The extensive, state-of-the-art complex of the Bahrain International Circuit (BIC) covers an area of 170 hectares and was designed by German architect Hermann Tilke. Construction time was 16 months and costs ran to 150 million US dollars. The project was supported by Sheikh Salman bin Hamad al Khalifa, Bahrain's crown prince and a keen motor racing fan. He is also President of the Bahrain Motor Federation.

70,000 cubic metres of concrete and 8,500 tonnes of steel went into building the circuit, along with 82,000 tyres and 5,000 metres of FIA fencing to secure the track. The circuit holds 50,000 spectators, with the grandstand alone accommodating 10,500. There are generous transport links to the track with exemplary signposting.

Bahrain has five circuit variants, the longest being the GP course at 5.412 km. The maximum rising gradient is 3.6 percent and the maximum downward gradient 5.6 percent. There are 15 corners (six left-handers and nine right-handers) and the start/finish straight is 1,090 metres long.

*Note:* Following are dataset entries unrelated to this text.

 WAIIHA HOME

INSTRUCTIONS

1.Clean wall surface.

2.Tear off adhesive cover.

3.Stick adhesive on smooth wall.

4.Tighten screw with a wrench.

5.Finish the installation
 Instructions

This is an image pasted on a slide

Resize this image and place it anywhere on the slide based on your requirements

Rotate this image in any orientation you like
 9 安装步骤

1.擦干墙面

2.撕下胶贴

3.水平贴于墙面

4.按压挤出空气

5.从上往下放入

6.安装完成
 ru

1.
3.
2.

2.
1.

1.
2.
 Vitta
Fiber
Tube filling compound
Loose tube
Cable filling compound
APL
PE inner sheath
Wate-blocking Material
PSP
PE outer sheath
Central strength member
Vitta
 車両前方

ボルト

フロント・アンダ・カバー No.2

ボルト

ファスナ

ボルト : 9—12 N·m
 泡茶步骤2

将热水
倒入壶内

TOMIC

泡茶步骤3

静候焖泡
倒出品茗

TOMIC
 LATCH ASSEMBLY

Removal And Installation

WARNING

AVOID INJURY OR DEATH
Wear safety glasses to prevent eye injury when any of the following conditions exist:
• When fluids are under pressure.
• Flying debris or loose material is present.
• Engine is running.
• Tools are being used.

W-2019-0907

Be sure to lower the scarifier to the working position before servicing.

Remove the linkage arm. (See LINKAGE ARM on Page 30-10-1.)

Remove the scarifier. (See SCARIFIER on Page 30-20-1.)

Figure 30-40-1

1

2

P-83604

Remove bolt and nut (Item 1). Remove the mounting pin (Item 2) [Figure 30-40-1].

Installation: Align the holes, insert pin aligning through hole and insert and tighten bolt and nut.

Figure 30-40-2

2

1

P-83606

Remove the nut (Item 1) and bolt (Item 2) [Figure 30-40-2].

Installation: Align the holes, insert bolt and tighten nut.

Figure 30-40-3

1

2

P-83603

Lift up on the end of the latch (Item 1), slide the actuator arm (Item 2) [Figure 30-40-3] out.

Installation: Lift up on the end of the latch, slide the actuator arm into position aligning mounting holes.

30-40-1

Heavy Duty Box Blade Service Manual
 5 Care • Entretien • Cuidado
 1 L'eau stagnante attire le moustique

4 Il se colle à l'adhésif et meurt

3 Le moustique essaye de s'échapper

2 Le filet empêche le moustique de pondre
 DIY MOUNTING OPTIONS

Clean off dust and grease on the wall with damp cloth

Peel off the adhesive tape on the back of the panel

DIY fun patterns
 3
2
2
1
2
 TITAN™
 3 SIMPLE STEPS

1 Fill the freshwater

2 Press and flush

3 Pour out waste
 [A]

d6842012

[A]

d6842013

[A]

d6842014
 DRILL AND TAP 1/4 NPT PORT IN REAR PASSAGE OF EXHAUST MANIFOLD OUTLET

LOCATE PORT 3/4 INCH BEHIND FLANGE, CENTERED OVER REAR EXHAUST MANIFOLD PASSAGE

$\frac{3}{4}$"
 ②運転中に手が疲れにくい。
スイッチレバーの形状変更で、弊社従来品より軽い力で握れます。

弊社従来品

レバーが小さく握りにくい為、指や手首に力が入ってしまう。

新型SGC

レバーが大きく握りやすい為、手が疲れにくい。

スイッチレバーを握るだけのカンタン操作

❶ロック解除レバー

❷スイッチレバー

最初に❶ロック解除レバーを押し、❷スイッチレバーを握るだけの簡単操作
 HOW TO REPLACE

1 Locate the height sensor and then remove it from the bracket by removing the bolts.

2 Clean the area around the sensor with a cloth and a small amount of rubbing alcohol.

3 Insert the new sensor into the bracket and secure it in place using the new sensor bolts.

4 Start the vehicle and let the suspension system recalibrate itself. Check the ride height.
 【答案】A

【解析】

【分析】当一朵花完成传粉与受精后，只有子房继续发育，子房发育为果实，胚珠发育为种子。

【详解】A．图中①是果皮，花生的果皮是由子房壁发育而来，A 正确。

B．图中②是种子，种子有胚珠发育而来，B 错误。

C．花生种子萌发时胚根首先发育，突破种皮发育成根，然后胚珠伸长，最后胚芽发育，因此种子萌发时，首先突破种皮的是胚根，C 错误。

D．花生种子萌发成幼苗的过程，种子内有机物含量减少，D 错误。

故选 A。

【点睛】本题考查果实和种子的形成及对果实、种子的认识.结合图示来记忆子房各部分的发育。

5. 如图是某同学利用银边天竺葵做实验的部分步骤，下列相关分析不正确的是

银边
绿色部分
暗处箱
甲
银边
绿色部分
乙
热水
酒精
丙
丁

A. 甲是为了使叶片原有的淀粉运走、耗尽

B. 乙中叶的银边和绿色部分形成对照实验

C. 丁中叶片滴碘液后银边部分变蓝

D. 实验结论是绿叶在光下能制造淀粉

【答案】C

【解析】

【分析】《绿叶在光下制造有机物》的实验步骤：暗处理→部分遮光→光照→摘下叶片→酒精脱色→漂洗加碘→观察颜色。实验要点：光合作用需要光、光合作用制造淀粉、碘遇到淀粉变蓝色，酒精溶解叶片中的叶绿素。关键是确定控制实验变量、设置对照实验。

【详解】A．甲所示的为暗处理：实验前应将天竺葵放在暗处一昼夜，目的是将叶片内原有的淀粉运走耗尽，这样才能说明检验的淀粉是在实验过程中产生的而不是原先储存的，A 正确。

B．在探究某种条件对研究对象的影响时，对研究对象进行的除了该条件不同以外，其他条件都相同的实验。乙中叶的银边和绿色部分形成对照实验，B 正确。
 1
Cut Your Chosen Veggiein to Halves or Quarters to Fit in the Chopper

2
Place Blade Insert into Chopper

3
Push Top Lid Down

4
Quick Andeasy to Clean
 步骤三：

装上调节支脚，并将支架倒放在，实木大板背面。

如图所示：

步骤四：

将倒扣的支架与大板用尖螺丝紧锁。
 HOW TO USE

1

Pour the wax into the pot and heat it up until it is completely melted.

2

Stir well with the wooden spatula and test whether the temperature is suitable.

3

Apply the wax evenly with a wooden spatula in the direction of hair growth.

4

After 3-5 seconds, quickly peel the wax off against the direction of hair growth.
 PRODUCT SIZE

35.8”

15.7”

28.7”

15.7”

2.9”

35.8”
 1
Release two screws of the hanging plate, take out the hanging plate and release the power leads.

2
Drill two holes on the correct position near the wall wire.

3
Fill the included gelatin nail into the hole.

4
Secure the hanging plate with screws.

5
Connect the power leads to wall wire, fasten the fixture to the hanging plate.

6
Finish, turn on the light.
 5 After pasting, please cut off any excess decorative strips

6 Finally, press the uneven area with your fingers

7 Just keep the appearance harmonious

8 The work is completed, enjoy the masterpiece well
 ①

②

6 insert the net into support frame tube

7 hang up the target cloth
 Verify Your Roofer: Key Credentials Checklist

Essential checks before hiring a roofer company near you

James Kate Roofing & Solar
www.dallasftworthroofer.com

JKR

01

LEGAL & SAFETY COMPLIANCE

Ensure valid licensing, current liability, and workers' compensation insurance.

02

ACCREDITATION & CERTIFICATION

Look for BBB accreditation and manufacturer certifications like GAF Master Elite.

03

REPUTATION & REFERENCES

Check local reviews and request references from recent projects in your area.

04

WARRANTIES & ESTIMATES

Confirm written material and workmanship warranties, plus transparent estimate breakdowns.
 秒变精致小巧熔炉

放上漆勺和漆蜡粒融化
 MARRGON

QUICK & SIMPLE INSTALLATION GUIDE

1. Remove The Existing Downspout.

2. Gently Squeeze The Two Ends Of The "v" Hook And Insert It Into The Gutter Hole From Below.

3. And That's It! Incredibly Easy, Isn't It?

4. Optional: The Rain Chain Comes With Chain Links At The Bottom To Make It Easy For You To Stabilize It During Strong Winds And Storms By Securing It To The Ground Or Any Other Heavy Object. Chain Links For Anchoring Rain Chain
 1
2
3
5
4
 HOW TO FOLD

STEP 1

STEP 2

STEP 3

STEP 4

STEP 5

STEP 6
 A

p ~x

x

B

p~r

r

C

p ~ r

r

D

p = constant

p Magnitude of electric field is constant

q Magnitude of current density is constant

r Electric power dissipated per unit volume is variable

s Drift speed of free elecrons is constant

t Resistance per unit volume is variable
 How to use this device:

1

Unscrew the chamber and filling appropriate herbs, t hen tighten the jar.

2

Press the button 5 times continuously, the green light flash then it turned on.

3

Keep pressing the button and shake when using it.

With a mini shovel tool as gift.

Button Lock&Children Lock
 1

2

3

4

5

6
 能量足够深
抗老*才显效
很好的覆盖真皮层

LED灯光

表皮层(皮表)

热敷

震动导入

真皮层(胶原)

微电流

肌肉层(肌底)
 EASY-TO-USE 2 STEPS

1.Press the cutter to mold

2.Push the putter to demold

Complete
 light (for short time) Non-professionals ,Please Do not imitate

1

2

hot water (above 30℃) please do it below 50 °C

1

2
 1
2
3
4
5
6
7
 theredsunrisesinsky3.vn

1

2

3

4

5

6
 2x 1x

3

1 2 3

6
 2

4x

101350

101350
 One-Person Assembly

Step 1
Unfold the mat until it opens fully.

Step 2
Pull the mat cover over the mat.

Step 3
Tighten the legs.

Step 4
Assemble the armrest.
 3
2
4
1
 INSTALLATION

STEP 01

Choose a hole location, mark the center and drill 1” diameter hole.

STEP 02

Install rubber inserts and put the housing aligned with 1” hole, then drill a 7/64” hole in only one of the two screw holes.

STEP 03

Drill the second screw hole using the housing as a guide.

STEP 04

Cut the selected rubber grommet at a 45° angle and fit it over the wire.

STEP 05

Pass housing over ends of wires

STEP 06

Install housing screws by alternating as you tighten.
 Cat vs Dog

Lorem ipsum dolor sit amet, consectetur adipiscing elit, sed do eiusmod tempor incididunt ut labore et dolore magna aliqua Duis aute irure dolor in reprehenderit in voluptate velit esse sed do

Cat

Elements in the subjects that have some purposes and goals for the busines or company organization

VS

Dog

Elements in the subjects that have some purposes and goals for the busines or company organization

Bahrain has been an Arab Emirate since gaining independence from the British in 1971. The kingdom's head of state is the Emir, who governs through a cabinet. With a geographical area of 665 square kilometres, the country is spread across 36 islands off the coast of Saudi Arabia. The capital city of Manama is on the main island of Bahrain (578 square kilometres).

Oil has been pumped in Bahrain since 1932, but resources are dwindling. The processing industry as well as rich gas fields and international banking have taken on a growing economic role.

The Emirate has a dry desert climate with very mild winters and hot summers. Last year, the Bahrain Grand Prix was the hottest race of the year with air temperatures hitting 42 degrees Celsius on the Sunday. Temperatures should be lower during the 2006 GP, which takes place four weeks earlier.


----------